┌─ DATA FOR THIS EXERCISE

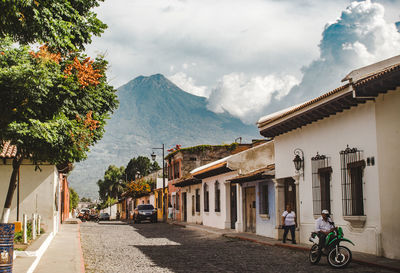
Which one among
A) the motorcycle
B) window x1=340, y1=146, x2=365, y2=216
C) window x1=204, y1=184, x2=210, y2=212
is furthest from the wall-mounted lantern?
window x1=204, y1=184, x2=210, y2=212

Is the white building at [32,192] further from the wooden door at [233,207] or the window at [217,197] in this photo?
the window at [217,197]

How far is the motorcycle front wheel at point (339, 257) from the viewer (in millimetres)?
12133

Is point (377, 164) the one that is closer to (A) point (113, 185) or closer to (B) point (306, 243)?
(B) point (306, 243)

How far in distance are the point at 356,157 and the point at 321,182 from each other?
274 centimetres

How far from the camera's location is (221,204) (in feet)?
98.2

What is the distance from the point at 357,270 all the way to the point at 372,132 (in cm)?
403

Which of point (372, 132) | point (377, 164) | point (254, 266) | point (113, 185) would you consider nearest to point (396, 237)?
point (377, 164)

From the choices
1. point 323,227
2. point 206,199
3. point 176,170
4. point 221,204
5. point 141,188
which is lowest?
point 323,227

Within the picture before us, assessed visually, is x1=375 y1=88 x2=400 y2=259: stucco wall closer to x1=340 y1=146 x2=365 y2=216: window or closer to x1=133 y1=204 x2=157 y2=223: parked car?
x1=340 y1=146 x2=365 y2=216: window

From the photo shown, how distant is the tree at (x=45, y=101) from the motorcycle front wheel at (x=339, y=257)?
21.6 ft

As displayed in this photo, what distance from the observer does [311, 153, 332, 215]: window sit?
55.1 feet

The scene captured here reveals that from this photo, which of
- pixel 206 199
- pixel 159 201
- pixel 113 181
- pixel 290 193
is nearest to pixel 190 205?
pixel 206 199

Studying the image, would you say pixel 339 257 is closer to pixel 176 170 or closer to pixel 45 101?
pixel 45 101

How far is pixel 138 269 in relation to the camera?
12406mm
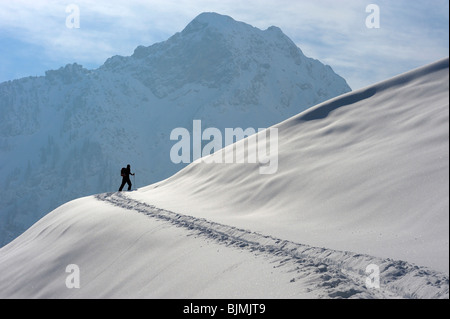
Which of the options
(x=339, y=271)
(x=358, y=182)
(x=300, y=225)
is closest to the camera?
(x=339, y=271)

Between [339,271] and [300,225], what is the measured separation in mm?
2864

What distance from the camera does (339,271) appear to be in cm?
757

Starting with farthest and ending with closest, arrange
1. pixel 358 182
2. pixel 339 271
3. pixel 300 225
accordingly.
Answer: pixel 358 182
pixel 300 225
pixel 339 271

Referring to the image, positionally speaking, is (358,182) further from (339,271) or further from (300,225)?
(339,271)

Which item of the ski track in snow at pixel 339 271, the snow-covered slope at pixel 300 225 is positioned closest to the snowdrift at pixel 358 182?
the snow-covered slope at pixel 300 225

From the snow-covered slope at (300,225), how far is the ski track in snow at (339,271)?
2 cm

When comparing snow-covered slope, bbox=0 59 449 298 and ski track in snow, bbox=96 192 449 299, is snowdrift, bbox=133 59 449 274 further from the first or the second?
ski track in snow, bbox=96 192 449 299

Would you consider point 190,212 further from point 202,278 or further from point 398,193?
point 398,193

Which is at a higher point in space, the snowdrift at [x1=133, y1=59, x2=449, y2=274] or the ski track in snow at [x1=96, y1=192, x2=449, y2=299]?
the snowdrift at [x1=133, y1=59, x2=449, y2=274]

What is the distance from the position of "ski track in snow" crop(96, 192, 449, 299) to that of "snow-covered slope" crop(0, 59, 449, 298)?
0.06 ft

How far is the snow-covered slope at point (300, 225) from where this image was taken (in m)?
7.64

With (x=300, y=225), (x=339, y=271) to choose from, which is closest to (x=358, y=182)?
(x=300, y=225)

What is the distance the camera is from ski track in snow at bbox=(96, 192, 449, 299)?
656cm

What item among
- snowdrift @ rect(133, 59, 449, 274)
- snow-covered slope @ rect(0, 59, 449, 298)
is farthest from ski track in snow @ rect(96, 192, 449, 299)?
snowdrift @ rect(133, 59, 449, 274)
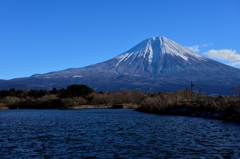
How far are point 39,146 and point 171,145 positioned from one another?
7.27 metres

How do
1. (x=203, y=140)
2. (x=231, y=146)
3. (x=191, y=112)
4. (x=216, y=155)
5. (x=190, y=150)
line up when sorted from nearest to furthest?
(x=216, y=155) → (x=190, y=150) → (x=231, y=146) → (x=203, y=140) → (x=191, y=112)

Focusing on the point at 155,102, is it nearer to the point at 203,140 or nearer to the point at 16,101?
the point at 203,140

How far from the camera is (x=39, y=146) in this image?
675 inches

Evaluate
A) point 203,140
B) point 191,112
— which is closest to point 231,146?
point 203,140

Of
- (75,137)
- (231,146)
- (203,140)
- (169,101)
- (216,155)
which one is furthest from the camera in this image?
(169,101)

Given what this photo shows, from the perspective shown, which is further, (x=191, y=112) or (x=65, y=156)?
(x=191, y=112)

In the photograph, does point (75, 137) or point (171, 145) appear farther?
point (75, 137)

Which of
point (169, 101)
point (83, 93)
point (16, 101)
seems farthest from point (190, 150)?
point (16, 101)

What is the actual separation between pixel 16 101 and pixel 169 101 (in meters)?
60.3

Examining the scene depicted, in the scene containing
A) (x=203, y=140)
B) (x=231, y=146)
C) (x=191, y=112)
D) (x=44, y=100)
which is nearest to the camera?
(x=231, y=146)

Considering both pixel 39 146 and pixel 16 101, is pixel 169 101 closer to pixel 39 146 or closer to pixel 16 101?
pixel 39 146

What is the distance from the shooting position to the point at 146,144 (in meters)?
17.5

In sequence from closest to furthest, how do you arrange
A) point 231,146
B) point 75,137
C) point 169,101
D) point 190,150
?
point 190,150, point 231,146, point 75,137, point 169,101

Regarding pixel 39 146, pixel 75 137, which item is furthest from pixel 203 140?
pixel 39 146
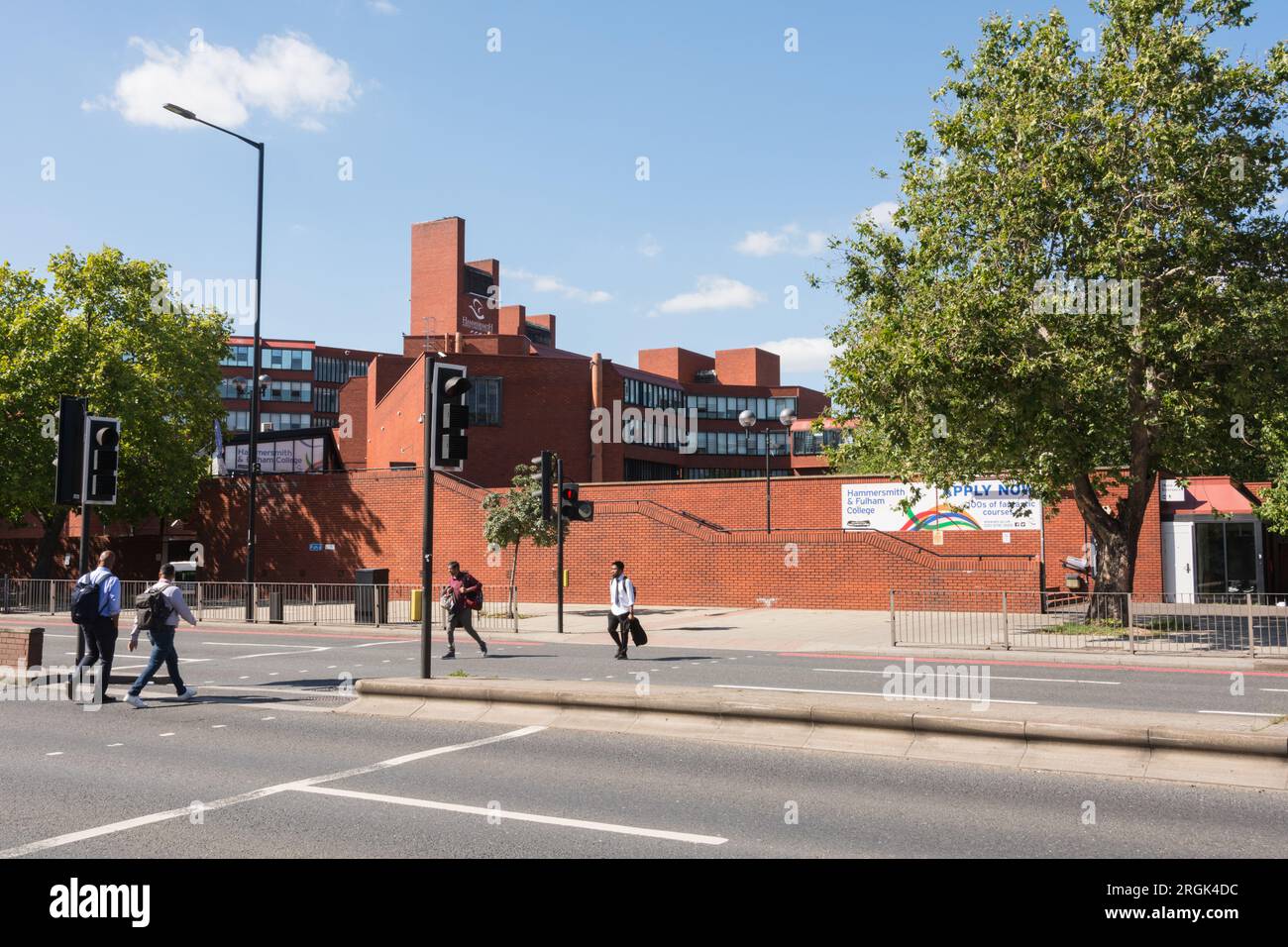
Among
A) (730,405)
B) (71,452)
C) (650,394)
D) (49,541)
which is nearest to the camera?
(71,452)

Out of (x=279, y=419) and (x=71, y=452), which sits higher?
(x=279, y=419)

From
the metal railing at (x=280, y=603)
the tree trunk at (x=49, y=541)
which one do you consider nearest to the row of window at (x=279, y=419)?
the tree trunk at (x=49, y=541)

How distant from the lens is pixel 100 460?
1490cm

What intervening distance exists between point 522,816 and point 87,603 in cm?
792

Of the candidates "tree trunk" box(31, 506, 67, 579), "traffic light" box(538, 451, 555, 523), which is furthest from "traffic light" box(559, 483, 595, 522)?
"tree trunk" box(31, 506, 67, 579)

└─

Reproduce the data from the line containing "How distant from the lens is pixel 100 460?" through the end of the data, keeping the requests unchanged. Shift every distance and coordinate in the answers by -24.

COMPLETE OUTPUT
How distant from the lens is pixel 100 460?
1466cm

What intervening distance exists between point 522,816 and point 87,603 in cm?
768

Of the candidates "tree trunk" box(31, 506, 67, 579), "traffic light" box(538, 451, 555, 523), which is furthest from "traffic light" box(559, 483, 595, 522)?
"tree trunk" box(7, 482, 43, 555)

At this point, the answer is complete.